_Try it_
A line belongs in the answer only if it contains the word "snaptutorial"; copy every such line from the listing below.

_Provided material_
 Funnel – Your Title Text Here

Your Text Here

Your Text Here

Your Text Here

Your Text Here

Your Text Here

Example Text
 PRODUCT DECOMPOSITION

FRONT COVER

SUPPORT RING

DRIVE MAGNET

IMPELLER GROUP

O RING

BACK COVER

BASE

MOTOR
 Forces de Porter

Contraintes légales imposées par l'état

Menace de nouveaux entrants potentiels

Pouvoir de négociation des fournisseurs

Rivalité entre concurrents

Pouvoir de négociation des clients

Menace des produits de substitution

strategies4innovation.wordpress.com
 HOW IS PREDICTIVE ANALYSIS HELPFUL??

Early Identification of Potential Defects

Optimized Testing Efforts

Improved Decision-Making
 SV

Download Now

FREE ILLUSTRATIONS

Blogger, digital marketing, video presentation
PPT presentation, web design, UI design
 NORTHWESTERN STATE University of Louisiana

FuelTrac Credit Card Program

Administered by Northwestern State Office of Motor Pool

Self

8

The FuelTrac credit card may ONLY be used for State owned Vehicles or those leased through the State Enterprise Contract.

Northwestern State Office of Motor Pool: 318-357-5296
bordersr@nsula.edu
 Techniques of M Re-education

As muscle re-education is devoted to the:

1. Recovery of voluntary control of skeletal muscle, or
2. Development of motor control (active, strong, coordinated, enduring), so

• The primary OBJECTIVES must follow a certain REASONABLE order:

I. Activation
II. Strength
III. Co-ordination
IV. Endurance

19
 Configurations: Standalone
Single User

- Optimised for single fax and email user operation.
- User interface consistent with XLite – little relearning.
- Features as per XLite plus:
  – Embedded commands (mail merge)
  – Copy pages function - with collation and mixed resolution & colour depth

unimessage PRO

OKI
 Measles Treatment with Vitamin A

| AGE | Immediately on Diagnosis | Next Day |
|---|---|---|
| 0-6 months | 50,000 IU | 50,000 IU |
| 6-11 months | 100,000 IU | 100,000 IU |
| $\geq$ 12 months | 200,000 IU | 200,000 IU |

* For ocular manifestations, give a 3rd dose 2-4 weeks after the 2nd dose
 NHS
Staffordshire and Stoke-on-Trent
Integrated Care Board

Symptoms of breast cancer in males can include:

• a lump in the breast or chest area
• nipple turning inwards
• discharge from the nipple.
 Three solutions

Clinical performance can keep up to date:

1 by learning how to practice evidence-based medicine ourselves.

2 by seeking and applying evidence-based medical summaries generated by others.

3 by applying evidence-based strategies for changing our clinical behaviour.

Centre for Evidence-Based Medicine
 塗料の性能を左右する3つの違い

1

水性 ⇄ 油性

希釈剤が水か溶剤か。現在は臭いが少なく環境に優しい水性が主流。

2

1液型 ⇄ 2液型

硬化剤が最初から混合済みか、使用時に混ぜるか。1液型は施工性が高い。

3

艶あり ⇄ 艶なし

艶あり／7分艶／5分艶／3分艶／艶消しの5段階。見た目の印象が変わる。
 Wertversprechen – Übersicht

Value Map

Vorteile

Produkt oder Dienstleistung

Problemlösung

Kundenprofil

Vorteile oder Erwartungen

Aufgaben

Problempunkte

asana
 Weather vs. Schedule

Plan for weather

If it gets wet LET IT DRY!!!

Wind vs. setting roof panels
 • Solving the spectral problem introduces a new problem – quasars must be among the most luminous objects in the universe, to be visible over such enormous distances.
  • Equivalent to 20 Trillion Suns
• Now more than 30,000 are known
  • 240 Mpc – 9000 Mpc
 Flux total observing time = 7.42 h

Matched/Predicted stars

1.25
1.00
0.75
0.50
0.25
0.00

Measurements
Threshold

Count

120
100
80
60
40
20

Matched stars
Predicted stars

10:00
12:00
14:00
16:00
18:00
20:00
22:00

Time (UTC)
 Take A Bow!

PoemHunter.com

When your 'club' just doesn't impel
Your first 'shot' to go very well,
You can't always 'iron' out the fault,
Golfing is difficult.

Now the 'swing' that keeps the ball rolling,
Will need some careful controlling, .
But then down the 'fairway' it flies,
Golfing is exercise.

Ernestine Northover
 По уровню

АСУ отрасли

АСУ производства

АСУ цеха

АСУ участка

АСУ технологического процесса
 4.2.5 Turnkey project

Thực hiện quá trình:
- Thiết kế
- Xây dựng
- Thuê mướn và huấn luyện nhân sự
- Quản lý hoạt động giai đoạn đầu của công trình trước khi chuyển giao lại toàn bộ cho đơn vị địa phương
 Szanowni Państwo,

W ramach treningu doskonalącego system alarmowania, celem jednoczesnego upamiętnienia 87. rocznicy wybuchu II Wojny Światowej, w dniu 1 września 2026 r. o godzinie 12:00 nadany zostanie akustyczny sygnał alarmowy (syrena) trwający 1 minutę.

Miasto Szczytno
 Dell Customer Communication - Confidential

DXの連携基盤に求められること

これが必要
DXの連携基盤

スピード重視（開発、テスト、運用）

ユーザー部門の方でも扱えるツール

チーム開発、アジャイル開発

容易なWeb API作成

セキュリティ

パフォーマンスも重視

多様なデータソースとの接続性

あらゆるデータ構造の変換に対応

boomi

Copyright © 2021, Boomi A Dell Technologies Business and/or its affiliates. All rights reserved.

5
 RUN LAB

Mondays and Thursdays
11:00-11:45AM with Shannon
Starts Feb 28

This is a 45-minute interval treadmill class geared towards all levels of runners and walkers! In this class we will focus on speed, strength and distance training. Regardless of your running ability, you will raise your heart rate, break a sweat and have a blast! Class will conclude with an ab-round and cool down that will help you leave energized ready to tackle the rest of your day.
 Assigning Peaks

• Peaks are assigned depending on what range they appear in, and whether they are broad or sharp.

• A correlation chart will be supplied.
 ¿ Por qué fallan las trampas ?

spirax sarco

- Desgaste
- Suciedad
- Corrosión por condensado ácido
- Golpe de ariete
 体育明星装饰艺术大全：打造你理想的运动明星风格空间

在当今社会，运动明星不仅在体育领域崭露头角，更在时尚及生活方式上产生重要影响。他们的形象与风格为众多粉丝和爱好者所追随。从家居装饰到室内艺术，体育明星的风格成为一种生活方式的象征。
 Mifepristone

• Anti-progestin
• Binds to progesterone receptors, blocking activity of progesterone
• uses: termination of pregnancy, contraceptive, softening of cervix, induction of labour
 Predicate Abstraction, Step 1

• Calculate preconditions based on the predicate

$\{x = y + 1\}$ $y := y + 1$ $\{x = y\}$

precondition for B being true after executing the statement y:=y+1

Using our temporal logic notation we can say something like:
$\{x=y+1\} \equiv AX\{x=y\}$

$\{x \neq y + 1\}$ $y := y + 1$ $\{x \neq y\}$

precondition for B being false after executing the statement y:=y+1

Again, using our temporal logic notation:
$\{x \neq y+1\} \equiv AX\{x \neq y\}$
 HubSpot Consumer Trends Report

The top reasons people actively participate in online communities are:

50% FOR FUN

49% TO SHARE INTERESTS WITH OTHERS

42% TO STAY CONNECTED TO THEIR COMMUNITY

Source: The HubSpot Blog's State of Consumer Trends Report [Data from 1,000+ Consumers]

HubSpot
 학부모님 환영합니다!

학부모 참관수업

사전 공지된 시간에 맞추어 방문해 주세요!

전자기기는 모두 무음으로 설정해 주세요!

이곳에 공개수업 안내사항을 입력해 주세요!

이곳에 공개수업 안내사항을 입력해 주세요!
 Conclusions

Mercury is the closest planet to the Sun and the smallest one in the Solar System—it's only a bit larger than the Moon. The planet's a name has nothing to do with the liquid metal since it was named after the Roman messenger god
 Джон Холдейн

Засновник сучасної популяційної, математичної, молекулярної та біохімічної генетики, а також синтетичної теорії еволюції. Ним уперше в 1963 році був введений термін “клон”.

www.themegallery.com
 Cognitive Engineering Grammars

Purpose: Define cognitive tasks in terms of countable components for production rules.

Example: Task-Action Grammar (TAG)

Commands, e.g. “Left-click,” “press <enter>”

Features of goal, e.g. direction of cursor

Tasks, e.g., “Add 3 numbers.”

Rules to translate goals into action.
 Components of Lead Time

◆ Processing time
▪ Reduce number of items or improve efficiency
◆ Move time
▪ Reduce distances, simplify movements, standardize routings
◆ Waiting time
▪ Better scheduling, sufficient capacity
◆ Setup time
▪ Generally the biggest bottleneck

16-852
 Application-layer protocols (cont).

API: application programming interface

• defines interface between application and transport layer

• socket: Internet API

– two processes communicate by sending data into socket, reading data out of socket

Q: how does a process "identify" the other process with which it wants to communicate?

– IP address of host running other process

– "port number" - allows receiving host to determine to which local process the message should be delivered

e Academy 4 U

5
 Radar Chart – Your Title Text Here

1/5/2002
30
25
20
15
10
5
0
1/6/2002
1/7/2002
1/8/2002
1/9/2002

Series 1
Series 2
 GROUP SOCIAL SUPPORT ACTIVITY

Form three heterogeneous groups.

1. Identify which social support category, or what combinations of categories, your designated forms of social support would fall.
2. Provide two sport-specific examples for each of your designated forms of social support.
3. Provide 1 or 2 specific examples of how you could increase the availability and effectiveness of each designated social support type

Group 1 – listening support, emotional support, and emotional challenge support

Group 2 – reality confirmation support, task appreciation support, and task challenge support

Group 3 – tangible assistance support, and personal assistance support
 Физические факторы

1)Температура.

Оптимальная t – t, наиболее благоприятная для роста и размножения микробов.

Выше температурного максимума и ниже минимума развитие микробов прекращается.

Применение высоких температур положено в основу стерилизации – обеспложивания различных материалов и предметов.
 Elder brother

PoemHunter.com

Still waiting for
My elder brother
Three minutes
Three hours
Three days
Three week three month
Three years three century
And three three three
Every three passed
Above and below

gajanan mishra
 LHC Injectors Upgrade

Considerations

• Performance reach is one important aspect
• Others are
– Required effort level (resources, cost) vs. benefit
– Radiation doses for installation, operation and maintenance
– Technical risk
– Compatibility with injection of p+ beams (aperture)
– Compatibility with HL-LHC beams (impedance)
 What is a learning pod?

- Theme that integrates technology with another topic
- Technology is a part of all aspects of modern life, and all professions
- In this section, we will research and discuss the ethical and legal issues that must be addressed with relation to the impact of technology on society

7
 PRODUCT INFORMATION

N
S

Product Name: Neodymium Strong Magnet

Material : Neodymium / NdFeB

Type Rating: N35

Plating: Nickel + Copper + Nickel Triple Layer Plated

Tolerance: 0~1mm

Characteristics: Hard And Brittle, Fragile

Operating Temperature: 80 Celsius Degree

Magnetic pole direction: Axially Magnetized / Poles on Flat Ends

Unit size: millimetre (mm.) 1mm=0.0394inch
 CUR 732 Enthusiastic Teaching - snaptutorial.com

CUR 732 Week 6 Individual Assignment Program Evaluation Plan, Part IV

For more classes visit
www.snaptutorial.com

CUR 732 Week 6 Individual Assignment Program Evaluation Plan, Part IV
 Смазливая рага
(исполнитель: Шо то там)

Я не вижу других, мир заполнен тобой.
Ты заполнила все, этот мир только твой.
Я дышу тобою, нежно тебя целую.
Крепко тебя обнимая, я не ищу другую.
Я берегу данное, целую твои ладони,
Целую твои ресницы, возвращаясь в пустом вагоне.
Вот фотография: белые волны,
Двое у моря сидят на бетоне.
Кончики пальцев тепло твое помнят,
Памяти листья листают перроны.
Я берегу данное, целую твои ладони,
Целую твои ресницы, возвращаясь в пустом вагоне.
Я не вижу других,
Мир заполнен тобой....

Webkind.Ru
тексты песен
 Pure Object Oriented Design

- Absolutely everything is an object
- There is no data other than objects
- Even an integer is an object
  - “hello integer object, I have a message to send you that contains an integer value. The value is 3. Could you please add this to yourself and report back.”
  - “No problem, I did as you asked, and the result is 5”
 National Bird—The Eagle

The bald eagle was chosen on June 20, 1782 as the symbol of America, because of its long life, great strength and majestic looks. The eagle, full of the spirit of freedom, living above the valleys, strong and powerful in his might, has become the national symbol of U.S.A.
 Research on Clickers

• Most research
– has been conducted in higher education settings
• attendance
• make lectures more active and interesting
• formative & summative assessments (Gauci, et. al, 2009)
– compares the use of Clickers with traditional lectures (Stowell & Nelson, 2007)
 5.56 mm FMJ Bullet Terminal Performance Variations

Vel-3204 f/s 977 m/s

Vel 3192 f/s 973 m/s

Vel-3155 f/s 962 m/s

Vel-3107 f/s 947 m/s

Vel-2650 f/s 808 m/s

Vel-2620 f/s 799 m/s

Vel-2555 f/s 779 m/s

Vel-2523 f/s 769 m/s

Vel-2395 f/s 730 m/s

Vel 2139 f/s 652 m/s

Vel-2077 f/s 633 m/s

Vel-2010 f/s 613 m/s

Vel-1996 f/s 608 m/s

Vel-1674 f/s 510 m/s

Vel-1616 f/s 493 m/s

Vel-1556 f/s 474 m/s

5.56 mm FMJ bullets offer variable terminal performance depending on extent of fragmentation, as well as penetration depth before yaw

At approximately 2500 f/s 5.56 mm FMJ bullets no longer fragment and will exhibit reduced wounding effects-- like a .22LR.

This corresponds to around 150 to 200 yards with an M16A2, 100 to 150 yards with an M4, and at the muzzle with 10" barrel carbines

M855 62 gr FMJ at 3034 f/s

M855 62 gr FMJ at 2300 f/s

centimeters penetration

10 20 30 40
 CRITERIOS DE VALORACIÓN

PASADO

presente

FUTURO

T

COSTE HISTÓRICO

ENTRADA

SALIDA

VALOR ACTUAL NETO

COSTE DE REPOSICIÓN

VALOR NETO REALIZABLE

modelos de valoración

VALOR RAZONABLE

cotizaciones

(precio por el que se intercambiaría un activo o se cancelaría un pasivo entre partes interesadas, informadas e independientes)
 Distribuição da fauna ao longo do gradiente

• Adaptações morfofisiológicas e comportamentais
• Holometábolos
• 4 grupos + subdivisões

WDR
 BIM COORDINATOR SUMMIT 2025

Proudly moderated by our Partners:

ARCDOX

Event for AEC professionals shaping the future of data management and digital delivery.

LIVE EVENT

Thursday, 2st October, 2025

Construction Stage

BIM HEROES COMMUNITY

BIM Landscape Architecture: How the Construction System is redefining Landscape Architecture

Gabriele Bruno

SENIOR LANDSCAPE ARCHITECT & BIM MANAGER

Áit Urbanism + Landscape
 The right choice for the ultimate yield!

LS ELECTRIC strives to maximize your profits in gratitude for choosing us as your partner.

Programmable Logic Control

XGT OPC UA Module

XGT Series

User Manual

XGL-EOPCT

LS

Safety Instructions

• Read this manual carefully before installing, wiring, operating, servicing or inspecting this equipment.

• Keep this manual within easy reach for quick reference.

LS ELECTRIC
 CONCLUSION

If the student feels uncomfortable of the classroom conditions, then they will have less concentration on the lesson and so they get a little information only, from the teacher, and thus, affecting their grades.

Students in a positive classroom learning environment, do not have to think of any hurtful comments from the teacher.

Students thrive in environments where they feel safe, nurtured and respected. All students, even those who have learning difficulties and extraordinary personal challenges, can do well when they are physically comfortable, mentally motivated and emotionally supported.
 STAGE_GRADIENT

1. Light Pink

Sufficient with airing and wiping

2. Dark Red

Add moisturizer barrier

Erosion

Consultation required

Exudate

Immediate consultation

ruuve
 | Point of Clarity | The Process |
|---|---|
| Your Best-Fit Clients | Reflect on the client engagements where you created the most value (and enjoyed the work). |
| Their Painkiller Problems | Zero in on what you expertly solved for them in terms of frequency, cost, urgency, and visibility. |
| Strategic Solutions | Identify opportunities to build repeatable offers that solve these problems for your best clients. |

_Expected output_
 CUR 732 Enthusiastic Teaching - snaptutorial.com
www.snaptutorial.com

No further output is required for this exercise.